C’est aussi son « humanisme » qui est retenu dans plusieurs présentations biographiques[8], donnant, par l’emploi de ce terme, une version consensuelle, quasi-apolitique, de ses écrits. Or, le mot « humanisme » a, en Chine, une connotation très particulière. L’« humanisme » est en effet particulièrement visé pendant la Révolution culturelle. C’est le discours de Mao, qui, après la révolution en Hongrie, initiait une critique radicale des tendances « humanistes » du communisme : « les révisionnistes et bourgeois décrivent le marxisme comme un humanisme »[9], des « déviations » inquiétantes de la pensée socialiste. Il est donc aussi très problématique de le présenter comme « humaniste », car c’est reprendre, involontairement ou non, des critiques formulées dans un contexte historique et politique particulier.
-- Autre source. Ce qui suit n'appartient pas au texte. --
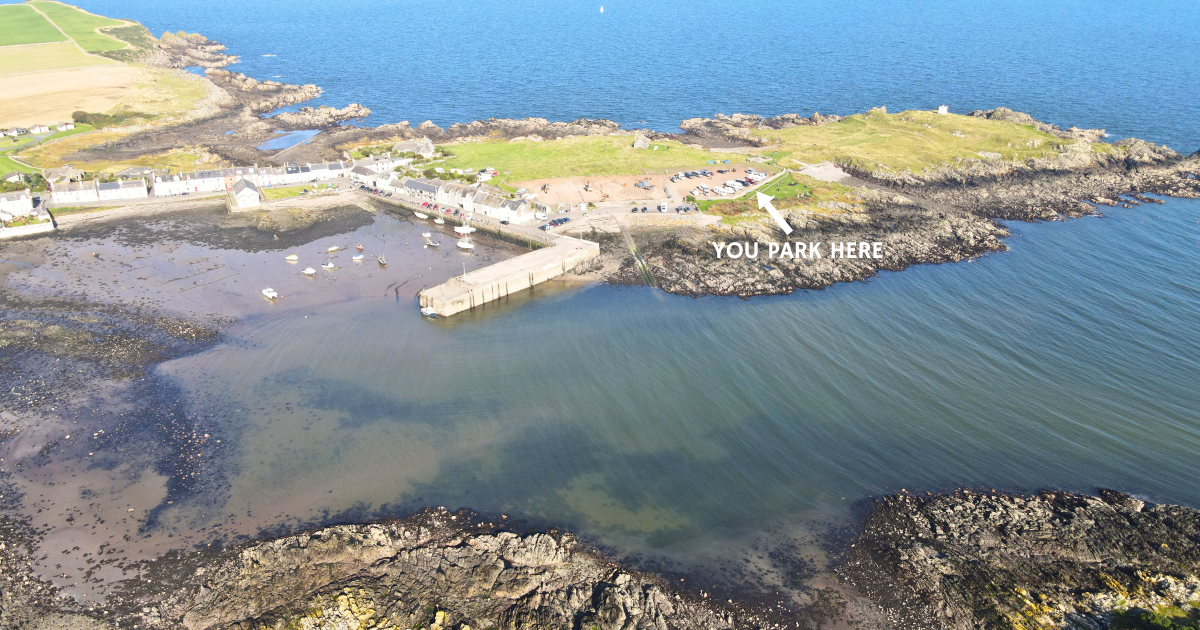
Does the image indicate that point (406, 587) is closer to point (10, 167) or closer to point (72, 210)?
point (72, 210)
Un autre exemple. L’ouvrage d’Olga Lang, Pa Chin and his writings: Chinese youth between two revolutions, est celui qui compile, à ce jour, le plus de précisions biographiques. Mais publié en 1967, il n’a que très peu de recul historique, et surtout, n’a pas le recul de la Révolution culturelle, qui est un moment important et révélateur de la réécriture de l’histoire entamée et pensée par le régime chinois.

L’engagement politique de Ba Jin y est abordé sous l’angle de la jeunesse, de cette « génération de jeunes Chinois », et toute l’analyse est basée sur cet angle. Ba Jin ferait partie de cette tendance appelée « jeunesse chinoise » ; le contenu de l’ouvrage part également du principe que cette jeunesse, dans un mouvement quasi-téléologique, a été influencée par la « première » révolution (mouvement du 4 mai 1919), et a participé, ou en tout cas mené à, la « seconde » révolution (révolution communiste), ce qui est une lecture très contestable de l’histoire, surtout dans le cas des anarchistes et de Ba Jin. Or, l’histoire individuelle de Ba Jin ne peut pas être ramenée toute entière à l’histoire d’une génération, même si ce contexte est nécessaire, il demeure une part de singularité et d’individualité dans les parcours, qui est le seul moyen de conserver la pluralité des récits historiques.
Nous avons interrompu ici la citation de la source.